::: EXCERPTED TEXT :::
Examiner Verdict & Difficulty Profile

The June 2023 AQA GCSE Economics series represents a very fair but technically demanding assessment. Paper 1 (How Markets Work) focused heavily on microeconomic dynamics, with Labor Markets and Externalities serving as the critical mark-drivers. Paper 2 (How the Economy Works) assessed macroeconomic objectives, dominated by an extensive focus on Inflation and Price Stability. While the multiple-choice sections offered an accessible route to banking early marks, the higher-tariff 9 and 15-mark questions required high-level contextual application and cohesive evaluation, making a solid 7, 8, or 9 grade tough but achievable.

Where the Marks Are Won or Lost

Success in this series was highly correlated with precision in the quantitative and graphical questions. In Paper 1, calculating the veterinary surgeon's annual net pay and the average fixed cost of surfboards offered a straightforward 4 marks, but only for candidates who kept their workings clear. Drawing the petrol market diagram (Q20) was a major discriminator: candidates who recognized that petrol cars and petrol are complementary goods correctly shifted the demand curve to the left, while weaker candidates incorrectly shifted the supply curve.

For the high-tariff 15-markers (Q26 in both papers), top-tier marks were awarded to those who avoided writing generic, pre-prepared lists of pros and cons. Success required candidates to construct a sustained, logical chain of reasoning directly linked to the provided case studies—such as the regional economic inequality and multiplier effects of HS2, or the specific trade-offs of interest rate manipulation to control inflation.

Key Pitfalls & Examiner Concerns

  • The Complementary Good Trap: In Paper 1 Q20, shifting the supply curve instead of the demand curve for petrol following an increase in the price of petrol cars was a common error.
  • Failing to Address Both Sides of the Prompt: In Paper 2 Q15, many candidates discussed income redistribution but completely omitted wealth redistribution (e.g., property/assets), limiting their mark band.
  • Rounding Errors: Simple computational slips, such as not rounding the Paper 2 Q23 average inflation rate to one decimal place, cost candidates valuable marks despite correct initial steps.
::: DATASET RECORDS :::
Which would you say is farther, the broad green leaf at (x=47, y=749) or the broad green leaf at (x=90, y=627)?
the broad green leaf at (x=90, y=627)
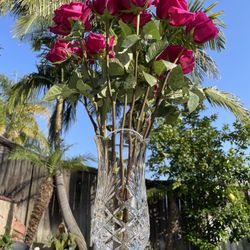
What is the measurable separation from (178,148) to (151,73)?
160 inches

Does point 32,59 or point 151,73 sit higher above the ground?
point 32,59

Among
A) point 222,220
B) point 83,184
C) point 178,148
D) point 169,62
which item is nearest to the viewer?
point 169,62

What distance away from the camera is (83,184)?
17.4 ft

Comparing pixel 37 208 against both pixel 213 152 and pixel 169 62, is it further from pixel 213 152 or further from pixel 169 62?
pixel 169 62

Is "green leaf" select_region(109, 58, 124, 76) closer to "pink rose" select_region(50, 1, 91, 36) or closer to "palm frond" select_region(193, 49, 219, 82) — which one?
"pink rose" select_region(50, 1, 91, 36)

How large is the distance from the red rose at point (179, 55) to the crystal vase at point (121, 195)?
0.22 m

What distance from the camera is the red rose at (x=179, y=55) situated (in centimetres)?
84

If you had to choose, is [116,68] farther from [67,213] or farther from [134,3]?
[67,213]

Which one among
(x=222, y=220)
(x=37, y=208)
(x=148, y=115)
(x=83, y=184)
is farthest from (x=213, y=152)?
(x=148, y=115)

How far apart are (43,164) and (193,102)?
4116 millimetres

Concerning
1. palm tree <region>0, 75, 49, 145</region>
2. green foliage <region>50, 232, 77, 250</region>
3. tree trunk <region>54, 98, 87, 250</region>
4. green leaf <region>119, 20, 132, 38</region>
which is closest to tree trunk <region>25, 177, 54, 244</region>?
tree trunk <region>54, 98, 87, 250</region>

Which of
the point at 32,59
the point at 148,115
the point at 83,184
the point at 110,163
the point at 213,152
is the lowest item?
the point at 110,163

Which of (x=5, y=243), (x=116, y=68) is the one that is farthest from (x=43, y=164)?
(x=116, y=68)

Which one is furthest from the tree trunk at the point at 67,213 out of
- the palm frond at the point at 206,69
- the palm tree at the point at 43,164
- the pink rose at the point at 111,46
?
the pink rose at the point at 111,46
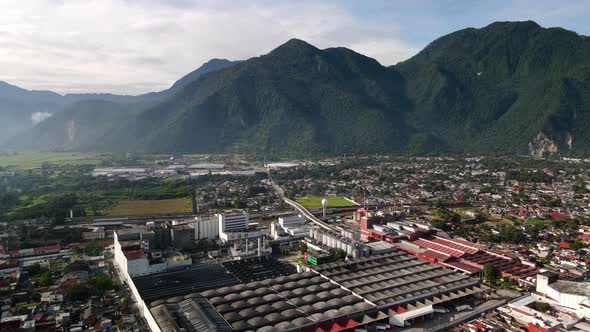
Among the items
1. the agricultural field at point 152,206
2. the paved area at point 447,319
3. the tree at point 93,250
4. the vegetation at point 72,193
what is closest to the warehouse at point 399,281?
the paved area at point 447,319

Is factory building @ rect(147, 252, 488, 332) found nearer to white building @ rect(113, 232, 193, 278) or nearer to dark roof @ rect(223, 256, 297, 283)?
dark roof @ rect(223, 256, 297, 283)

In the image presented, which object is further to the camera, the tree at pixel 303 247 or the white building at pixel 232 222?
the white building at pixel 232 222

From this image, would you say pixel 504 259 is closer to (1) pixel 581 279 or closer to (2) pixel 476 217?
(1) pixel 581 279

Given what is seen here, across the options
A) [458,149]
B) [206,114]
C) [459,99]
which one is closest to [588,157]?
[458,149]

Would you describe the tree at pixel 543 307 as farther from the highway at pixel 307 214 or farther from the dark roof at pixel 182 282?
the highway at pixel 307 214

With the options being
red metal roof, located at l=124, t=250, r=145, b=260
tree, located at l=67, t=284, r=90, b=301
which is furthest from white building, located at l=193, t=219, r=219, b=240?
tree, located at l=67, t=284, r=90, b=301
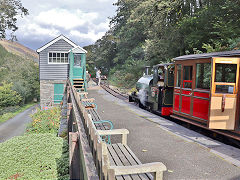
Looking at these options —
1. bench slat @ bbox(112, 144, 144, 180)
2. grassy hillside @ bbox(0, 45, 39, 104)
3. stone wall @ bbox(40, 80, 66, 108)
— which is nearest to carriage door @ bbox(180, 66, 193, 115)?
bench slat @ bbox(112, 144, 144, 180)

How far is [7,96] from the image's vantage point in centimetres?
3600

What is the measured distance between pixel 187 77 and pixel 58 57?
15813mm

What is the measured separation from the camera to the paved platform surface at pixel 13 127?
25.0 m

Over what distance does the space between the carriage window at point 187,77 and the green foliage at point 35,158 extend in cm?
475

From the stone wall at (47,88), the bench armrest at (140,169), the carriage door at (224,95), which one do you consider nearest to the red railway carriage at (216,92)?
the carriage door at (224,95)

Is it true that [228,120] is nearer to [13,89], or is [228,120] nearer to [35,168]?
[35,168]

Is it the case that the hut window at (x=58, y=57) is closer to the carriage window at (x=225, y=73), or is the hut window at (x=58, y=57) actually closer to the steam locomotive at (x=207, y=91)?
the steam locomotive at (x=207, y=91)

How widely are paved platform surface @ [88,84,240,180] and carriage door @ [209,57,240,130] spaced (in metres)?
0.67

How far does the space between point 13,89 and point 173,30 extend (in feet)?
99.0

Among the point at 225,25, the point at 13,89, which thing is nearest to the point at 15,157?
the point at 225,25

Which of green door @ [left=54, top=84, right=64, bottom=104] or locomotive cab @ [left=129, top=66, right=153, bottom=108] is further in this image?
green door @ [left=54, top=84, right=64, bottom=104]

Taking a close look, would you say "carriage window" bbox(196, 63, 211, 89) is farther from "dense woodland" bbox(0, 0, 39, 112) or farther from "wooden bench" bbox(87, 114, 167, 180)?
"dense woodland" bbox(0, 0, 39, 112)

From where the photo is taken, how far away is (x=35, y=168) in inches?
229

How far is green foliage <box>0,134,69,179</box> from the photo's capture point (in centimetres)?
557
:::
::: DATASET RECORDS :::
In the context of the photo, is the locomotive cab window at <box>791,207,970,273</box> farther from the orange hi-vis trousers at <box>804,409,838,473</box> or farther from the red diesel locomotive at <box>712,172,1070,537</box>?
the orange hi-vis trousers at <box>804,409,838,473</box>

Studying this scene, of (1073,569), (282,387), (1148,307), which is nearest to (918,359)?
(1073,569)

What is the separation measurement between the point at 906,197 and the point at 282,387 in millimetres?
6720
:::
### [PROBLEM REQUIREMENTS]
According to the exam report, what did many candidates leave out when answering Paper 2 Q15? The records have nothing to do with the exam report.

### [THE ANSWER]
They omitted wealth redistribution (e.g., property/assets) and discussed only income redistribution.